Fiddleheads: a sure sign of spring


Maturing ostrich ferns (Photo Credit: Chronica Horticulturae)

For centuries, when winter shed its white blanket for the delicate greenery of spring, the Maliseet, Mi’kmaq and Passamaquoddy First Nations foraged for and feasted on a delectable wild edible.

As soon as they introduced it to early European settlers, this curled green fern frond – which became known as a fiddlehead – joined the pantheon of delicious Canadian culinary treats provided by nature, right alongside maple syrup.

Finding, harvesting and preparing fiddleheads is a time-honoured Maritime tradition, but there are many things to get right to ensure that you source, harvest and cook the plants properly. This will eliminate the risk of harm to the environment and yourself.

Ferns emerge from the ground as tightly wound curls that resemble the scrolled top of a violin (hence the name fiddleheads). The most commonly eaten fern in the area is the ostrich fern, which grows near rivers and streams in abundance throughout New Brunswick, Nova Scotia and New England.

Despite deceptive similarities in appearance, not all ferns are edible. Correctly identifying the ostrich fern will be the difference between a delicious meal and a bad tummy. “If you eat the wrong one you can get sick,” says Dr. John DeLong of the Atlantic Food and Horticulture Research Centre in Kentville, Nova Scotia.

Getting it right

The ostrich fern is reasonably easy to identify, says DeLong, who has conducted research on fiddleheads for Agriculture and Agri-Food Canada. The main traits to look for are a hairless frond and a horseshoe-shaped stem. “Many fern fronds are quite hairy,” he says. “If you see fine hairs on the fiddlehead, that’s not the one you want.”

Once you detach the frond from the stem, turn it over and take a look at the shape of the stem. “It will be U-shaped, not round,” DeLong says. If you’ve got the right plant, snap it off as close to the ground as you can using your fingers, a sharp knife, or scissors.

In the wild, DeLong says it’s best to be cautious about where and how you forage. “If cattle regularly visit the area where you find fiddleheads, think twice about foraging there,” as the fiddleheads will likely be exposed to animal excrement. The best place to look is near fast-running rivers and streams.

(Photo Credit: mochiland via Compfight)

(Photo Credit: mochiland via Compfight)

Be ecologically conscious as well, by not harvesting every last fiddlehead you see. “Harvest half and leave half so that they can grow and reproduce,” DeLong says. If you find fronds that are taller than four to six inches and are starting to unroll, leave them as he says they will not be very tasty. The ideal height of a fiddlehead is under four inches.

If possible, keep a cooler filled with ice in your vehicle to keep the foraged fiddleheads cool after you have picked them, as they are highly perishable. Before cooking, clean them well under running water and remove any traces of the brown, papery husk. Fresh fiddleheads can be stored in the refrigerator in an airtight bag for about one or two weeks, or blanched and frozen for later use.

Although some fern species can be toxic or carcinogenic, DeLong says ostrich ferns have proven to be safe in the human diet as long as they are cooked thoroughly. This means boiling them for at least 15 minutes to kill any illness-promoting pathogens that may be lingering within the tightly curled fronds.

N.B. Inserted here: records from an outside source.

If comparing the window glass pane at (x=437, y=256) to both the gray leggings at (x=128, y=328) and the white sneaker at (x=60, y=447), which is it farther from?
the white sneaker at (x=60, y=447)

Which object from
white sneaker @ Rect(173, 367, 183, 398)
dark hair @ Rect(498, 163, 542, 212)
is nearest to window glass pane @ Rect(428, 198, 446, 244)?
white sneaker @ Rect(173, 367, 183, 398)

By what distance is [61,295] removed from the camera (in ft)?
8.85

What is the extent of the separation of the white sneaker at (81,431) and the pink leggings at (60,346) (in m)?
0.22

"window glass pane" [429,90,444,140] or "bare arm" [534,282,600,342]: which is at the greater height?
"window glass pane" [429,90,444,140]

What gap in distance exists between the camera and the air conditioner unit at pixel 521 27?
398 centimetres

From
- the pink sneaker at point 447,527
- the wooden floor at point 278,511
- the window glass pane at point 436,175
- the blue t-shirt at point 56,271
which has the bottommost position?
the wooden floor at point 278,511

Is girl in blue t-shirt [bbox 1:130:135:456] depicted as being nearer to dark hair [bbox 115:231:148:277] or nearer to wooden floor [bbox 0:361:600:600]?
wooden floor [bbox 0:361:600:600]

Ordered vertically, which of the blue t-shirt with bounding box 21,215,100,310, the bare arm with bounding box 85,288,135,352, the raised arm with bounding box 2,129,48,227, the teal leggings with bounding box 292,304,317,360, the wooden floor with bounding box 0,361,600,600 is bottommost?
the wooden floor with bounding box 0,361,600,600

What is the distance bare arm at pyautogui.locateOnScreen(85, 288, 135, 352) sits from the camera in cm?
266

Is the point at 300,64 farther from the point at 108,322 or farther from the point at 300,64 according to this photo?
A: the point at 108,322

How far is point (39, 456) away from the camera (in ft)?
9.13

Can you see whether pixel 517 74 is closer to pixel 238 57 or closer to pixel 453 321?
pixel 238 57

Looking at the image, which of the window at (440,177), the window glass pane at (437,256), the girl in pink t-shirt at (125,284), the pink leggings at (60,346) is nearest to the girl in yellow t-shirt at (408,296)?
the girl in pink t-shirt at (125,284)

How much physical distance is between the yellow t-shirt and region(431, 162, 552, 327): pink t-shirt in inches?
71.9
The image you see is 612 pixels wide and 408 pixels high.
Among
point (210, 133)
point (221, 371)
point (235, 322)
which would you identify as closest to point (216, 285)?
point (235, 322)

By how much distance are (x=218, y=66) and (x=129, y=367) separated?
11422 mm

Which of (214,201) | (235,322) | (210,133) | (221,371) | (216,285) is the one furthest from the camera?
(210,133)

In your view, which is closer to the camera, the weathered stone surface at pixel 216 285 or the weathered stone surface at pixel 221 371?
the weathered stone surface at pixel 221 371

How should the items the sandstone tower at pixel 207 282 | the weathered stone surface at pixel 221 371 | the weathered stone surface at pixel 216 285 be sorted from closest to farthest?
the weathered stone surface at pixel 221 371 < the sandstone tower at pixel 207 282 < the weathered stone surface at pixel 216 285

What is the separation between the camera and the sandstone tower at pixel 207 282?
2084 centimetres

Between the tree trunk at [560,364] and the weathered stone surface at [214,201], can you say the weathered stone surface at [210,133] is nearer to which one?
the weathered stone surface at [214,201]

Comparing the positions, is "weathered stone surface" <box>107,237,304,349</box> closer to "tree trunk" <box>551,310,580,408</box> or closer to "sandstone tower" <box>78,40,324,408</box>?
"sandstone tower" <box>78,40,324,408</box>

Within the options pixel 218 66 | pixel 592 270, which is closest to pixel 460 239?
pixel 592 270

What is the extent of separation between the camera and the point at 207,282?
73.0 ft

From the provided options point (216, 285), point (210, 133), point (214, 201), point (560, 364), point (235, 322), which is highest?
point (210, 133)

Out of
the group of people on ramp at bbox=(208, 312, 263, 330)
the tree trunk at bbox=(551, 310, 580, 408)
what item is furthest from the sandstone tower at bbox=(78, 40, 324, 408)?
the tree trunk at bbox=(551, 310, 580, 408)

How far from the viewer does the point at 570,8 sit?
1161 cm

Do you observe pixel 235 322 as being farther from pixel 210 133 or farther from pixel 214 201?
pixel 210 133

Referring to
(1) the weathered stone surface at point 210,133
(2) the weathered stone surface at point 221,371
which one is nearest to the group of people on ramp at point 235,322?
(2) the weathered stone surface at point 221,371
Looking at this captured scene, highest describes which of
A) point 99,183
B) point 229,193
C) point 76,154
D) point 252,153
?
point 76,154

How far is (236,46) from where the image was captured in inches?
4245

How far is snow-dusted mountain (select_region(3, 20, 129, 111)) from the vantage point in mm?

Cooked correctly, this seasonal delicacy actually packs a powerful nutritional punch. They are high in vitamins, nutrients and fibre, and studies show they are a good source of omega-3 fatty acids.

Fiddleheads at home

If rummaging through the forest floor is not your thing, you could try cultivating fiddleheads at home. Not only will you get the edible fiddleheads early in the year, but your garden will benefit from an attractive ornamental fern for the rest of the season.

Fiddleheads grow from a rhizomic clump known as a ‘crown’. Check local nurseries for availability or transplant crowns found in the wild during dormant periods in the spring or fall.

“If you see a crown in the wild, you will see the borders of it clearly,” DeLong says. Dig a circle about two inches wider than the diameter of the crown and try to dig down about a foot deep to disturb the crown as little as possible.

DeLong says it is important to get permission before removing crowns from any privately owned area and, just as with harvesting fiddleheads, not to remove all the crowns from one particular spot.

Fiddleheads do well in full sun or partial shade or as an understory beneath taller trees. The plants thrive in a range of soil conditions – tolerating pH levels ranging from 5.1 to 7, according to DeLong. The most critical factor to successful growth is moisture – keep the plants moist but well-drained and make sure they don’t dry out.

Enthusiasts like DeLong are hopeful for a viable fiddlehead industry in the near future. In the meantime, he encourages Maritimers to continue to, “pick ‘em right, cook ‘em right and eat ‘em right.”